I also had AURALiC's older at the time €5'000/pr Merak monos with modified uCD 400, 500-watt Plitron mains transformer, over 56'000μF of capacitance and Lundahl input transformer for another take on older stock Hypex, albeit here with a costly linear not stock switching power supply.

None of it would compare apples to apples but it represented what I had on hand. Colin North: "We've had the Purifi modules in for a few weeks and they will work directly with our existing buffers. Unfortunately they require a Hypex SMPS1200A400 PSU, not the 700 version which we fit to our Hypex amps. And yes, they sound better than the NC500; more natural and with greater tonal density." In Nord's catalogue, Ncore 1200 models are positioned at the very top followed by Ncore 500 versions followed by ICEPower 1200AS2 with ICE Edge driver chip.

For a practical reminder on how flashier casings impact price, there's this from Colin's website: "Our new Alchemy prototype chassis [above] are machined from solid aluminium billet to weigh ~15kg with 2cm thick walls and 1cm lid. The body is anodized, the lid lacquered over bare machined aluminium. Raised countersunk Torx screws are stainless steel as are the polished front-line rods. Footers are 5.8cm solid aluminium… audio jewelry to match our world-class sound. The stereo case adds £1'700, two monos £3'000 over a NC500 or NC1200 SE amplifier." Our pair of Nord NC500 gussied up would thus jump from £1'775/pr to £4'775, to well more than twice for a beefier prettier case still sold direct.
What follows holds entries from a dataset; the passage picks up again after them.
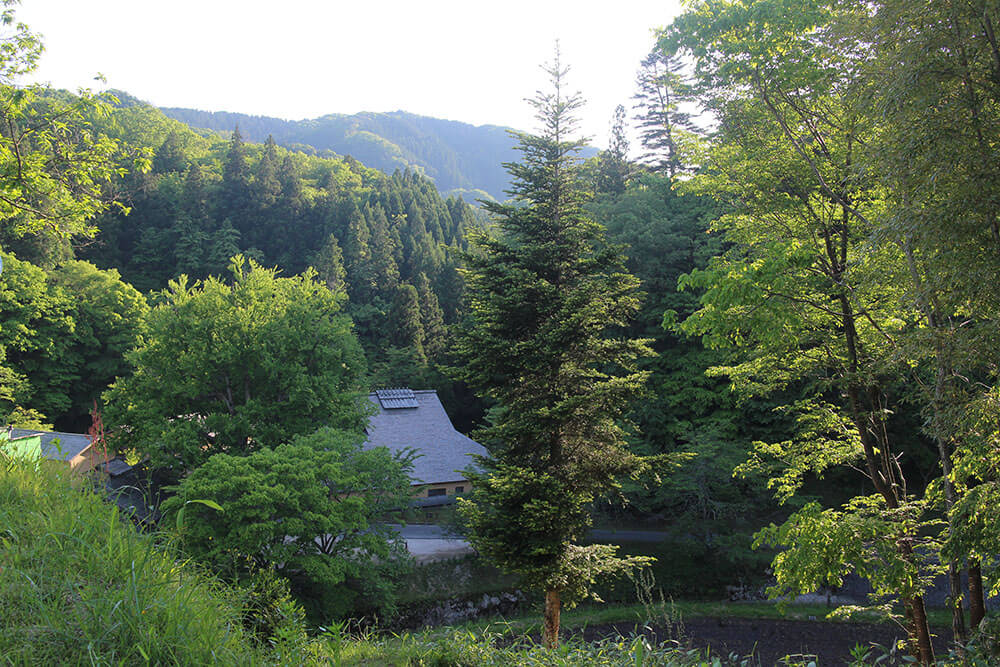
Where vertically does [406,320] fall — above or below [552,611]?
above

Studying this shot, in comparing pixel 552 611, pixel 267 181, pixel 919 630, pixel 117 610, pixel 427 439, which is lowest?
pixel 552 611

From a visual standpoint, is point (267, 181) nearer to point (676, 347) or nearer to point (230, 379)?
point (230, 379)

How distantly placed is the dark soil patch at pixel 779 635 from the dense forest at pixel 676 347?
115 centimetres

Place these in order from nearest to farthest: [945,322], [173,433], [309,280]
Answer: [945,322] < [173,433] < [309,280]

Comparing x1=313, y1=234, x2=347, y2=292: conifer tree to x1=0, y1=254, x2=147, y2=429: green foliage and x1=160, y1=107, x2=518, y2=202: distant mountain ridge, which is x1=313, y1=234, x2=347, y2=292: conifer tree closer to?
x1=0, y1=254, x2=147, y2=429: green foliage

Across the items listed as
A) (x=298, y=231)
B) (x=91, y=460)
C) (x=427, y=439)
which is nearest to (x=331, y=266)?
(x=298, y=231)

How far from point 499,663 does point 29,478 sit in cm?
310

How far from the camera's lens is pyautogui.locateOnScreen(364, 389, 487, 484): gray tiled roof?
22297 millimetres

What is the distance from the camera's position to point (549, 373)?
10.4 m

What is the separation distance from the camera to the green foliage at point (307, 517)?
11.0 metres

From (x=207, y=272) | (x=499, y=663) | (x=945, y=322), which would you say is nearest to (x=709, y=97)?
(x=945, y=322)

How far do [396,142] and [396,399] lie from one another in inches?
6761

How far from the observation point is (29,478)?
134 inches

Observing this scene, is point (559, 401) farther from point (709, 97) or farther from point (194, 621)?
point (194, 621)
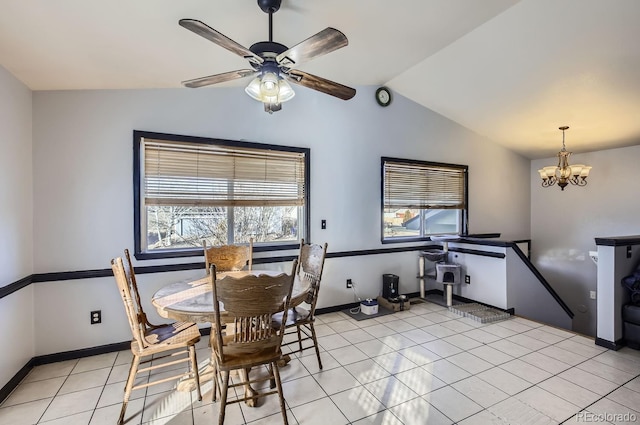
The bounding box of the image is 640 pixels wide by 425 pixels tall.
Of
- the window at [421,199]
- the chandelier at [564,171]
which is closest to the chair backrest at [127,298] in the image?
the window at [421,199]

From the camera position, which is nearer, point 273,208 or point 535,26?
point 535,26

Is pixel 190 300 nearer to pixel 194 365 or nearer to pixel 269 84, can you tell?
pixel 194 365

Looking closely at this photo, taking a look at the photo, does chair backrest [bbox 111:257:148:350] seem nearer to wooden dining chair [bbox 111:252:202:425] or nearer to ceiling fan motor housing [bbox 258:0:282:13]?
wooden dining chair [bbox 111:252:202:425]

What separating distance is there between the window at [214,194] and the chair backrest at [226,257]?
0.32 metres

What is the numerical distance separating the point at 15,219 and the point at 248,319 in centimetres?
210

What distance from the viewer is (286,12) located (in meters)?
2.24

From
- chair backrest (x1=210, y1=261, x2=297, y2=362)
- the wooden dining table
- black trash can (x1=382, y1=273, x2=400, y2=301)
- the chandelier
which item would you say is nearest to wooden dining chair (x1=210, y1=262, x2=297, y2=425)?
chair backrest (x1=210, y1=261, x2=297, y2=362)

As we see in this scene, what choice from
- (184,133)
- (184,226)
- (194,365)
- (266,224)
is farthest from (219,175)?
(194,365)

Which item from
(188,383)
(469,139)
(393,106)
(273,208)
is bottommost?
(188,383)

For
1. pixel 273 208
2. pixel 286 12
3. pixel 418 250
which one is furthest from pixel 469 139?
pixel 286 12

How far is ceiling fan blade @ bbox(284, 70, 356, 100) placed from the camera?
6.87 ft

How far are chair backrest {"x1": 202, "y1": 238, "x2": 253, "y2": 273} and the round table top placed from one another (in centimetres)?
37

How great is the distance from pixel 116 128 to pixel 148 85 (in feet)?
1.65

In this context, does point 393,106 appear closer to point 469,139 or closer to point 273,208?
point 469,139
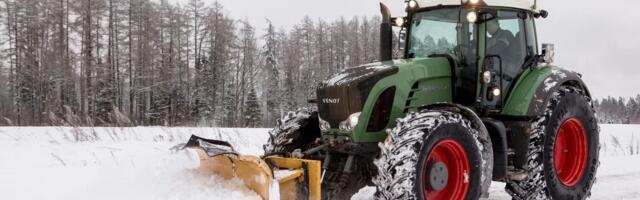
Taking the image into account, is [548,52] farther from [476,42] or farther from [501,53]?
[476,42]

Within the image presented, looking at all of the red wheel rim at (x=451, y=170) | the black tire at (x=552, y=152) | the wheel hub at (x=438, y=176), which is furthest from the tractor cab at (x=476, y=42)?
the wheel hub at (x=438, y=176)

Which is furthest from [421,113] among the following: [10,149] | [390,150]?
[10,149]

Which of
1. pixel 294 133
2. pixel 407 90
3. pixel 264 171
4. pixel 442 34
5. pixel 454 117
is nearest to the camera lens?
pixel 264 171

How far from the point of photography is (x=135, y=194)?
4391mm

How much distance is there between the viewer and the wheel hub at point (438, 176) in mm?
4942

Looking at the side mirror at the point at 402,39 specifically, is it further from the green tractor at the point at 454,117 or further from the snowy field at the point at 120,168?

Extrapolate to regular hifi shoppe sales on the high street. It's a good reminder. In the high end, product packaging is often disproportionately costlier than all the actual sound-producing bits it contains. That's extra relevant in today's context where cutting-edge OEM tech condensed into a compact class D power module can be dropped into an overkill enclosure without requiring any extra engineering unless one wanted a different input buffer for extra voltage gain. Add shiny badge from an established brand for instant cachet. Now hitting £10'000 will be child's play. A value-oriented shopper might thus consider NAD who became one of the first Purifi licencees; or direct-selling brands like Nord Acoustics who additionally offer two tiers of enclosures.

June 14th: "The ET400 demo amplifier we shipped consists of an input board and two amplifier modules. The input board has a selectable gain stage which can be enabled or bypassed by jumper settings. The box you will get is configured for bypass mode and the input signal goes directly to the amplifier modules. Should you require higher gain for the amplifier, you can enable the input board gain stages by rearranging the jumpers, please refer to the user guide (26dB vs 13dB of voltage gain)."

That was Søren Bang Poulsen. I was making the Purifi rounds. Following their less-is-more hint of bypassed input buffer, my most minimalist setup would be a fully balanced COS Engineering D1 DAC with analog resistor-ladder volume and 16V max output fed from our usual Soundaware D300Ref SD card transport via S/PDIF – no computer, no WiFi, no spinning discs, just one digital cable, one analog interconnect and memory card media from 16/44.1 Redbook to 24/96 hi-res. This would inject the least signal-chain colorations and complexity I could manage to let each amp speak for itself.